Data comprised the following assessments: demographics, anthropometrics, dietary assessment, nutritional assessment and laboratory tests. Anthropometric measurements, including height and post-dialysis weight, were collected after the hemodialysis session. Other assessments were performed during hemodialysis sessions. Body mass index (BMI), calculated as post-dialysis weight divided by height squared, was classified into underweight, normal, overweight, or obese according to the World Health Organization categories.20 Pre-dialysis levels of CRP, neutrophil-to-lymphocyte ratio (NLR), platelet-to-lymphocyte ratio (PLR), hemoglobin (HB), serum creatinine, serum urea, potassium, phosphate, sodium, calcium, albumin (ALB), total protein (TP), tri-glyceride (TG), total cholesterol (TC), serum total iron binding capacity, transferrin saturation and parathyroid hormone were collected from patients’ electronic medical files. They were measured every three months following Standard Operating Procedures for Hemodialysis in China.21 The association of CRP, inflammatory processes and mortality in dialysis patients has been widely verified in the past decade.22–27 Recent cross-sectional studies and meta-analysis showed that NLR and PLR were associated with nutrition and inflammation parameters and can predict all-cause mortality among hemodialysis patients.28–32 Many studies showed that ALB, as nutritional markers in MHD patients, reflected the nutritional and chronic inflammation status.33,34 Recent study revealed that HB affected the nutritional status.35

Nutritional assessment was performed using validated malnutrition-inflammation score (MIS).5 The MIS has been widely used to evaluate protein-energy wasting36,37 namely uremic malnutrition.
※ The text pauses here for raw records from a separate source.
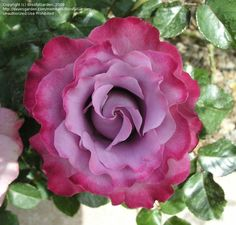 "Floribunda ""Angel Face"" Rose Standard"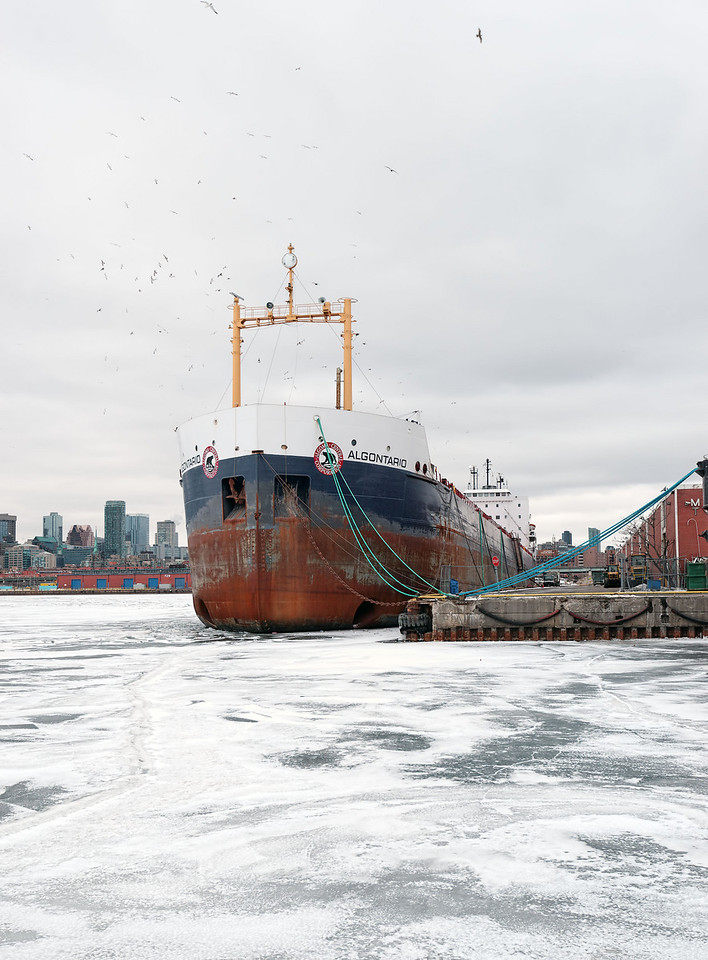 2010-02-14 - Docks - 19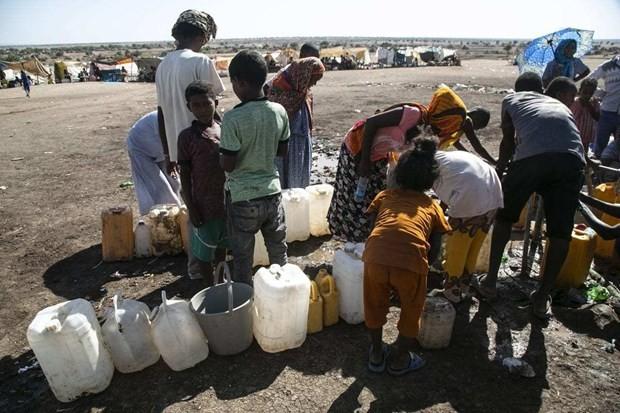 Всемирная продовольственная программа увеличивает продовольственную помощь эфиопскому региону Тигрей - ảnh 1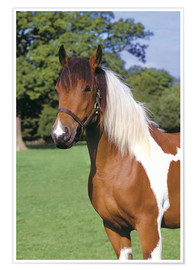 Póster  Brown and white piebald horse - Greg Cuddiford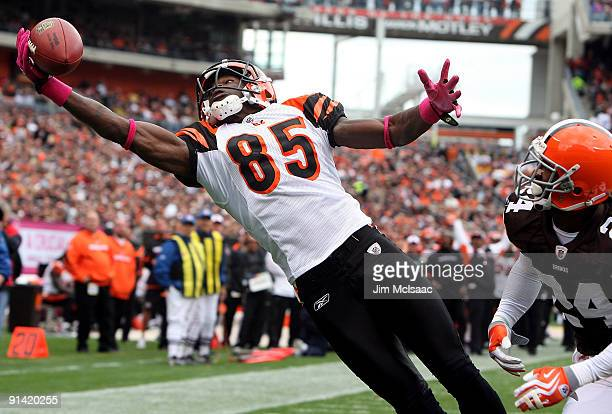 Chad Ochocinco of the Cincinnati Bengals hauls in a one handed catch for a first quatrer touchdown against the Cleveland Browns during their game at...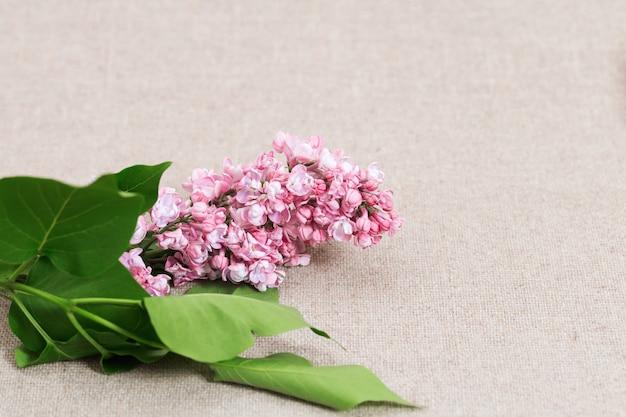 O lilás floresce a cor cor-de-rosa na toalha de mesa do algodão. fundo florido com espaço de cópia.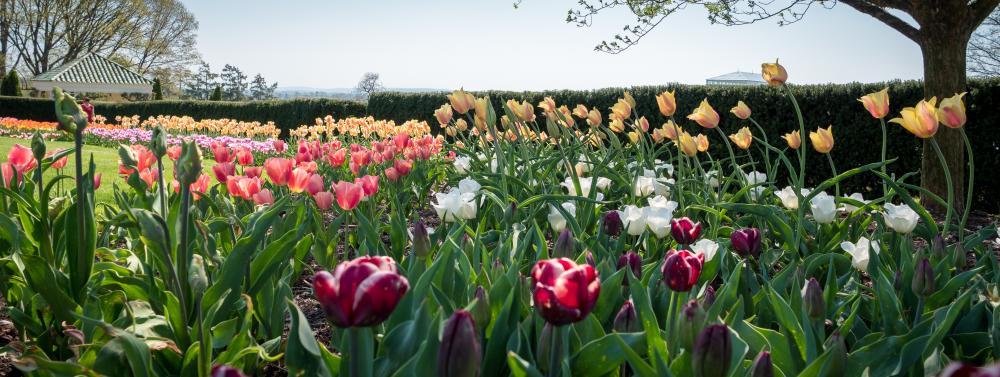 hershey-gardens-tulips-hershey-pa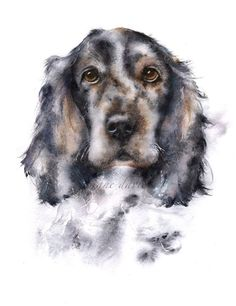 Cocker spaniel painted by watercolour artist Jane Davies:
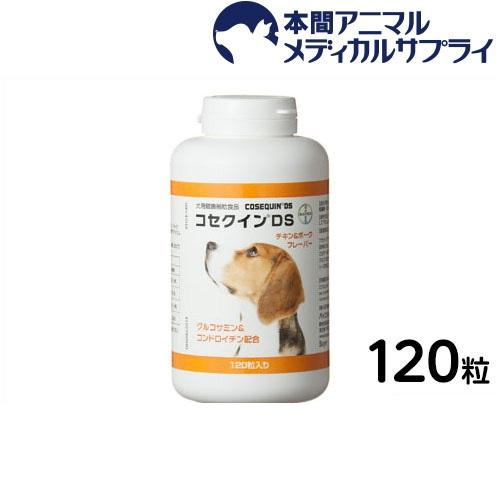 シニア犬や病中病後の栄養補給に - retriever.org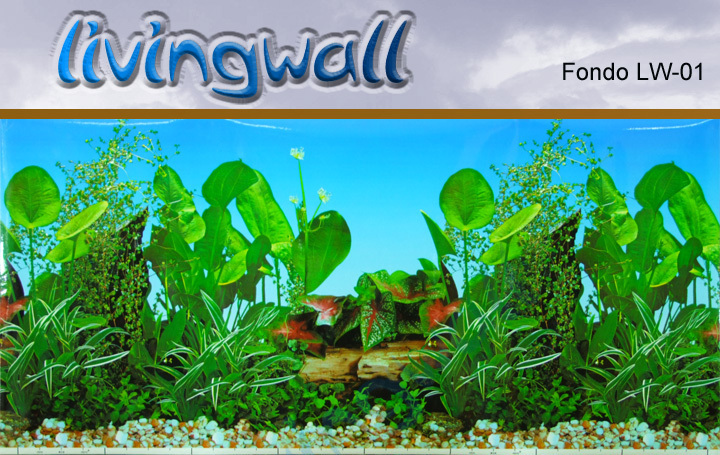 Background For Aquarium Lw 01 Wall Aquarium Wandaquarium Ponds Marine Aquariums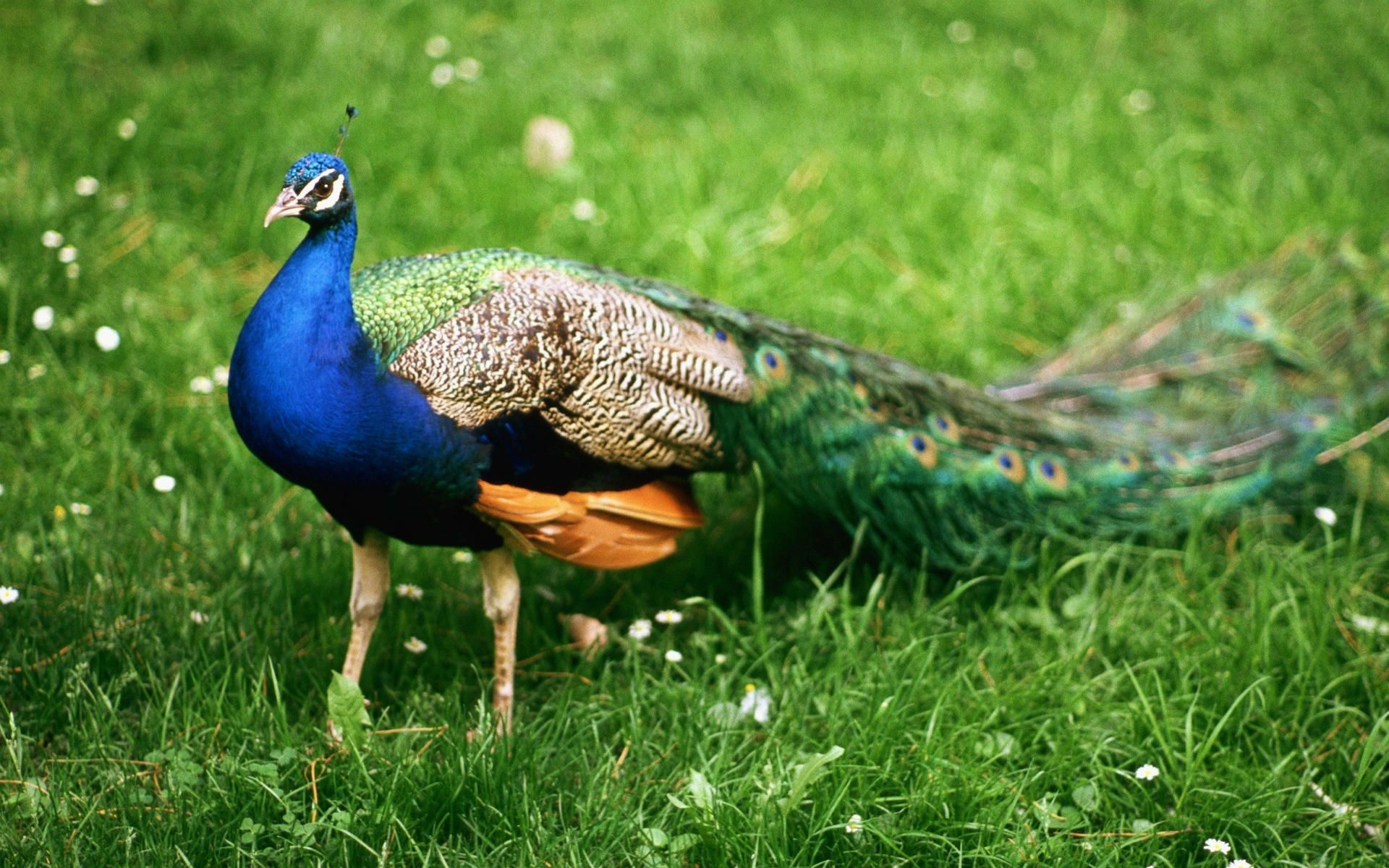 Full Hd Nature Wallpapers Peacock Images Peacock Photos Animals Beautiful
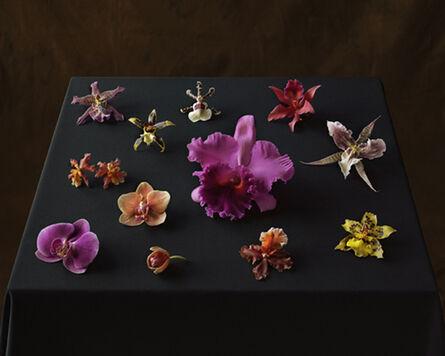 Tom Baril, 'Twelve Orchids (852)', 2007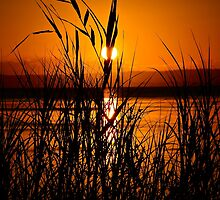Glowing Hot. by Julie  White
In recent studies, the MIS served as the gold standard for examining other assessments for evaluating malnutrition38,39 and has been validated as a sensitive method for the evaluation of malnutrition in Chinese MHD patients.40 The MIS has 10 components and 4 sections, including nutritional history (weight change, dietary intake, gastrointestinal symptoms, comorbidity according to dialysis vintage, functional capacity), physical examination (fat stores and muscle wasting), BMI, and laboratory values (serum albumin level and iron-binding capacity). The sum of all 10 MIS components can range from 0 to 30. Based on the MIS, the higher scores, the severer degree of malnutrition and inflammation. On the MIS a score <8 was considered as mild malnutrition and that ranging from 8 to 18 was considered as moderate malnutrition, while a score ≥19 was considered as severe malnutrition.41,42

Dietary habits were collected by assigned clinical physician using semi-quantitative food frequency questionnaire (FFQ).43 Assessment of dietary habits was performed by another physician under the guidance of nutritionist. Recent systematic review and meta-analysis revealed that FFQ is a reliable tool to measure dietary intake.44 The dietary habits data were utilized to calculate the DII score depending on the calculating protocol published by Shivappa et al.13 DII was an extensively literature-derived tool, reflecting the effect of diet on inflammation biomarkers including interleukin-4 (IL-4), interleukin-6 (IL-6), interleukin-10 (IL-10), interleukin-1beta (IL-1β), tumor necrosis factor alpha (TNF-α) and CRP. Forty-five food parameters were scored with “+1” whether they increase pro-inflammatory biomarkers (TNF-α, IL-1β, IL-6, and CRP) or decrease anti-inflammatory biomarkers (IL-4 and IL-10), vice versa. Food parameters were scored with “0” if they had no effect on inflammatory biomarkers. In this study, 25 parameters that conformed to Chinese dietary culture were available. Previous study showed that using 25 food parameters would not influence the DII predictive capacity.17 The pro-inflammatory food parameters were 9 items: Vitamin B12 (μg), Carbohydrate (g), Cholesterol (mg), Energy (kcal), Total fat (g), Ferrum (Fe) (mg), Protein (g), Saturated fat (g) and Trans fat (g). The anti-inflammatory food parameters were 16 items: Alcohol (g), β-Carotene (μg), Fibre (g), Magnesium (Mg) (mg), omega-3 fatty acids (g), omega-6 fatty acids (g), monounsaturated fatty acid (MUFA) (g), polyunsaturated fatty acids (PUFA) (g), Vitamin B1 (Thiamin) (mg), Vitamin C (mg), Vitamin A (RE), Vitamin E (mg), Zinc (Zn) (mg), Riboflavin (mg), Niacin (mg) and Selenium (Se) (μg). Z score was calculated by subtracting global daily mean intake and dividing this value by its standard deviation. Next, it was converted to a percentile score. To center the distribution with values, values were doubling and subtracting “1”. Finally, values were multiplied by “overall inflammatory effect score” and then summed to obtain the overall DII score.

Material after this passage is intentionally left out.